A few days ago I finally got fed up with spam, so I decided to install a spam filter on my server. After reading around a bit, I settled on Spambayes, which (apart from being written in Python) looks a very solid and well maintained project.
I don't use Outlook (I run Linux both on my server and on my desktops), so using Spambayes Outlook plugin was not an option. Since I'm using Maildir as the storage format for both SMTP and IMAP, I initially tried the Spambayes IMAP filter. Unfortunately, the filter is still in its early stage of development, and the IMAP protocol varies significantly among different server implementations. The main problems I had with the IMAP filter were its marking all new messages as read after processing (this is apparently due to my IMAP server lack of support for an obscure IMAP command), and its frequent crashes.
So after a few hours of monitoring the IMAP filter's activity, I decided to change my approach. Reading around a bit, I discovered that the venerable procmail (which I used a lot until five or six years ago) now natively supports Maildirs.
A .qmail forward file, a .procmailrc recipe and a cron job later, I had a flawless Spambayes setup. In the past 3 days, Spambayes has worked admirably with minimal training, intercepting 99% of all spam and generating zero false positives. Definitely recommended.

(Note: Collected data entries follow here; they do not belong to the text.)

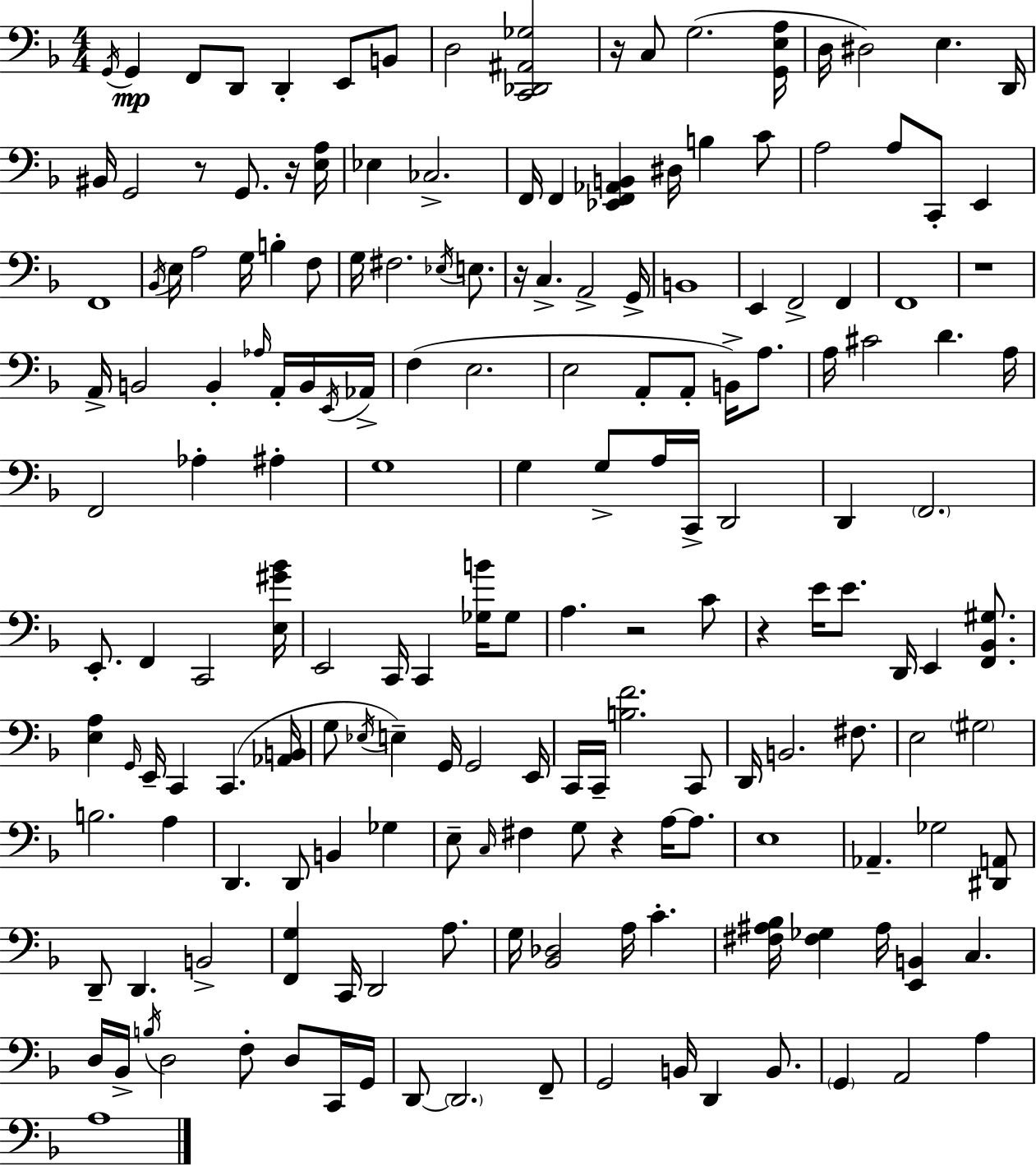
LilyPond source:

{
  \clef bass
  \numericTimeSignature
  \time 4/4
  \key f \major
  \acciaccatura { g,16 }\mp g,4 f,8 d,8 d,4-. e,8 b,8 | d2 <c, des, ais, ges>2 | r16 c8 g2.( | <g, e a>16 d16 dis2) e4. | \break d,16 bis,16 g,2 r8 g,8. r16 | <e a>16 ees4 ces2.-> | f,16 f,4 <ees, f, aes, b,>4 dis16 b4 c'8 | a2 a8 c,8-. e,4 | \break f,1 | \acciaccatura { bes,16 } e16 a2 g16 b4-. | f8 g16 fis2. \acciaccatura { ees16 } | e8. r16 c4.-> a,2-> | \break g,16-> b,1 | e,4 f,2-> f,4 | f,1 | r1 | \break a,16-> b,2 b,4-. | \grace { aes16 } a,16-. b,16 \acciaccatura { e,16 } aes,16-> f4( e2. | e2 a,8-. a,8-. | b,16->) a8. a16 cis'2 d'4. | \break a16 f,2 aes4-. | ais4-. g1 | g4 g8-> a16 c,16-> d,2 | d,4 \parenthesize f,2. | \break e,8.-. f,4 c,2 | <e gis' bes'>16 e,2 c,16 c,4 | <ges b'>16 ges8 a4. r2 | c'8 r4 e'16 e'8. d,16 e,4 | \break <f, bes, gis>8. <e a>4 \grace { g,16 } e,16-- c,4 c,4.( | <aes, b,>16 g8 \acciaccatura { ees16 } e4--) g,16 g,2 | e,16 c,16 c,16-- <b f'>2. | c,8 d,16 b,2. | \break fis8. e2 \parenthesize gis2 | b2. | a4 d,4. d,8 b,4 | ges4 e8-- \grace { c16 } fis4 g8 | \break r4 a16~~ a8. e1 | aes,4.-- ges2 | <dis, a,>8 d,8-- d,4. | b,2-> <f, g>4 c,16 d,2 | \break a8. g16 <bes, des>2 | a16 c'4.-. <fis ais bes>16 <fis ges>4 ais16 <e, b,>4 | c4. d16 bes,16-> \acciaccatura { b16 } d2 | f8-. d8 c,16 g,16 d,8~~ \parenthesize d,2. | \break f,8-- g,2 | b,16 d,4 b,8. \parenthesize g,4 a,2 | a4 a1 | \bar "|."
}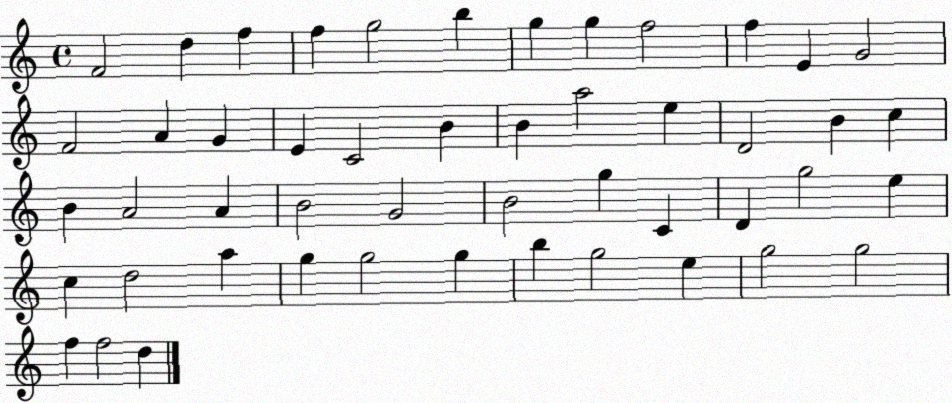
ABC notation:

X:1
T:Untitled
M:4/4
L:1/4
K:C
F2 d f f g2 b g g f2 f E G2 F2 A G E C2 B B a2 e D2 B c B A2 A B2 G2 B2 g C D g2 e c d2 a g g2 g b g2 e g2 g2 f f2 d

My .qmail file simply passes everything along to procmail for delivery:
| preline /usr/bin/procmail
My .procmailrc recipe looks like this:
PATH=$HOME/bin:/usr/bin:/bin:/usr/local/bin:.
MAILDIR=$HOME/Maildir
DEFAULT=$MAILDIR/
LOGFILE=$HOME/procmail.log
LOCKFILE=$HOME/.lockmail
:0 fw
| /usr/bin/sb_filter.py
:0
* ^X-SpamBayes-Classification: spam
.INBOX.spambayes.spam/
:0
* ^X-SpamBayes-Classification: unsure
.INBOX.spambayes.unsure/
Notice how the trailing slash in the DEFAULT delivery identifies a Maildir storage. The rest is pretty self-explanatory, apart maybe from the folder namespace, which is the one used by default by my IMAP server:
- the first directive instructs procmail to feed the message to sb_filter.py
- sb_filter processes the message and adds the X-SpamBayes-Classification header with two values, the first one marking the message as either spam/ham/unsure, the second one displaying the exact numeric spam rating (from 0 to 1)
- the second and third directives match the header on its first value for spam and unsure, and deliver the message to the appropriate Maildir
- if a message is not matched by the second or third directive, it "falls off" the chain and gets delivered to DEFAULT, which in this case is my inbox
To train the filter, I run a cron job every half hour that looks into two Maildir folders for spam and ham messages (the following lines are ofc a single crontab line):
0,30 * * * * /usr/bin/sb_mboxtrain.py -d /home/ludo/.spambayes_hammie.db
-g /home/ludo/Maildir/.INBOX.spambayes.train_ham/
-s /home/ludo/Maildir/.INBOX.spambayes.train_spam/
-n >/dev/null 2>&1
Meaning, every half hour cron runs sb_mboxtrain, instructing it to use the .spambayes_hammie.db (previously created with sb_filter.py -n), and to fetch ham messages from the .INBOX.spambayes.train_ham Maildir, and spam messages from the .INBOX.spambayes.train_spam Maildir.
The Maildir directories where spam/unsure messages get delivered, and where you deposit messages to train SpamBayes, can be created either from your mail client or with the command-line utility maildirmake, provided with qmail and courier.
The last piece of information you need before running this setup, is a .spambayesrc file in your home directory. Mine contains the following lines:
[Storage]
persistent_use_database = True
persistent_storage_file = ~/.spambayes_hammie.db
That's all, efficient and reliable spam protection in 5 minutes or so.